Six safin were dead. The number itself was insignificant, but this was no casualty of one of Altair’s wars. It was slaughter in the main jumu’a of Sultan’s Keep, a square meant for decrees and announcements, a place where his baby brother’s birth was once celebrated.

All six of the safin had been gutted, their innards smeared across the gray stone, arms stretched and pinned across erect beams, eyes gouged by eager predators. Altair sensed a reason behind such specificity, but it was yet another detail his father hadn’t confided in him. Hundreds of stones littered the ground, tainted red.

The messenger, panting and shivering in Demenhur’s cold, hadn’t skimped on a single detail.

They were being punished for abandoning Arawiya after magic disappeared, the new king proclaimed. It should have wrought horror in the hearts of people, a leader fresh on the throne establishing his rule with vitriol and violence. Instead, delight was widespread, and it was only then that Altair realized how angry ordinary Arawiyans had been. They had craved justice long enough that the form in which it was achieved ceased to matter.
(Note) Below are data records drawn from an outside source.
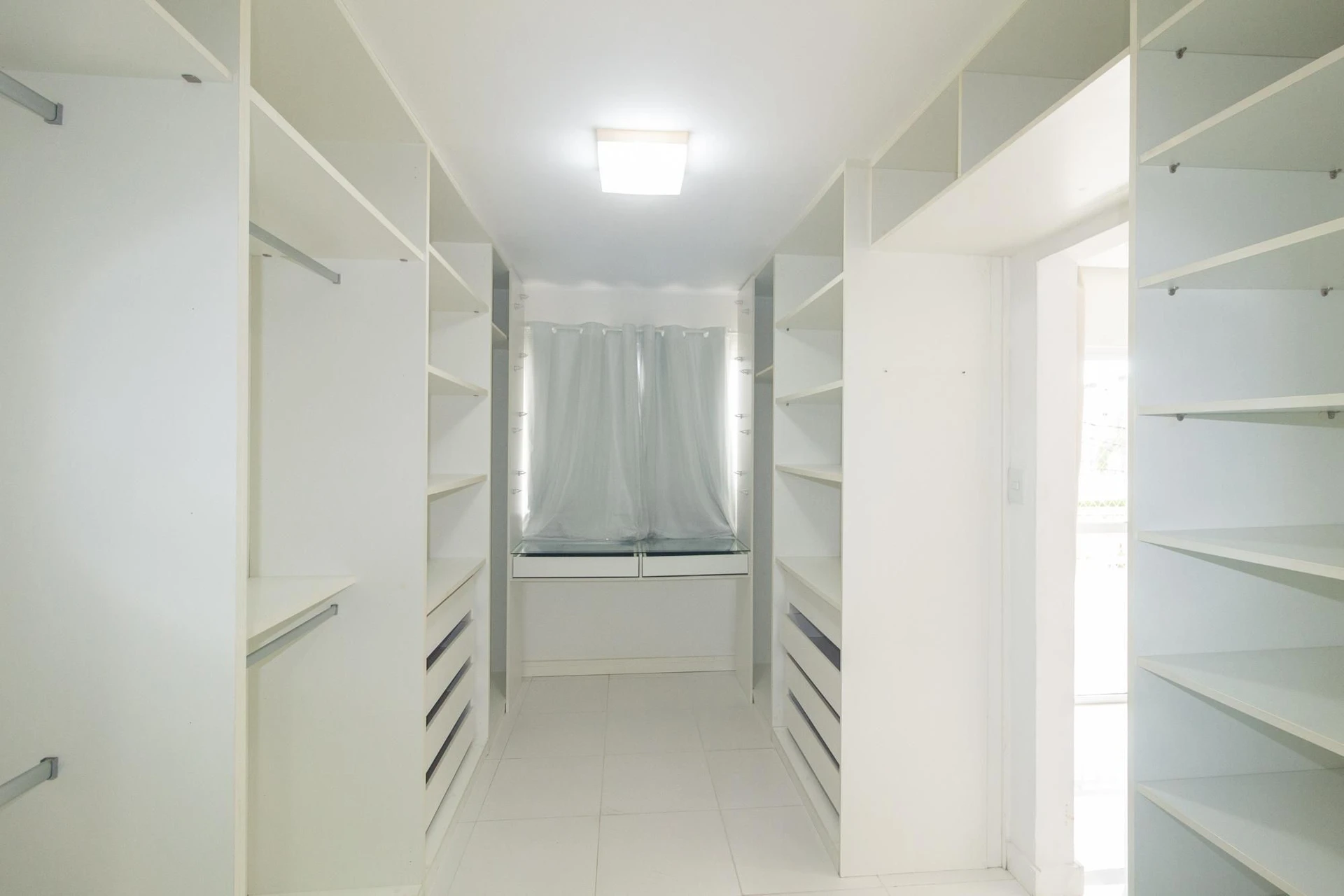 Casa mobiliada, 108 m², com varanda envidraçada — photo 3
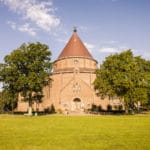 Cultuurkoepel Heiloo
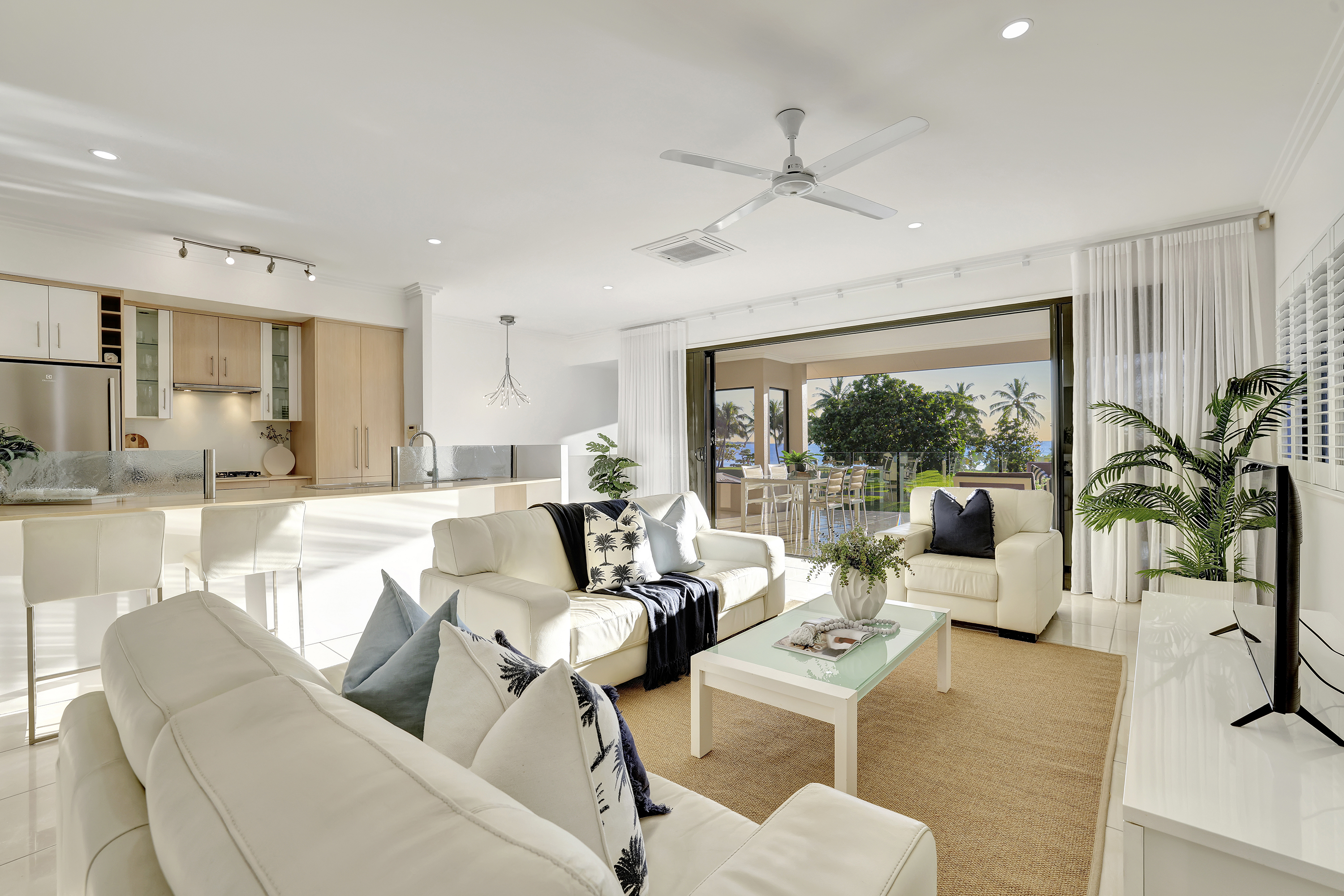 203 Esplanade, Cairns North, Qld, 4870 - Image 8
The second messenger arrived immediately after, reiterating Haytham’s message of a swath of darkness bleeding across Sarasin’s skies, confirming their suspicions that the new caliph was indeed an ifrit wearing the mortal skin of the merchant Muzaffar. There was no other reason the caliphate remained silent as fiery-staved ifrit trampled people and, worst of all, children left and right. Confusion held them in a transitory restraint as they waited for their caliph to act on their behalf.

Chaos Altair could handle, but it was this careful upending from the root that unnerved him, for everything Altair and Benyamin had worked for was slowly beginning to unravel.

“If you grip that beam any tighter, the entire palace might fall on us,” Kifah called over the continuous whip, whip, whip of her spear.

If there was one thing that drove Altair’s mind to red, raging anger, it was the death of children, the senseless loss of innocence.

He loosened his grip and—hating that he had to turn his entire head to see whatever was on his left—looked to Nasir, only to find the prince absent. Akhh, so that was why he was more silent than usual.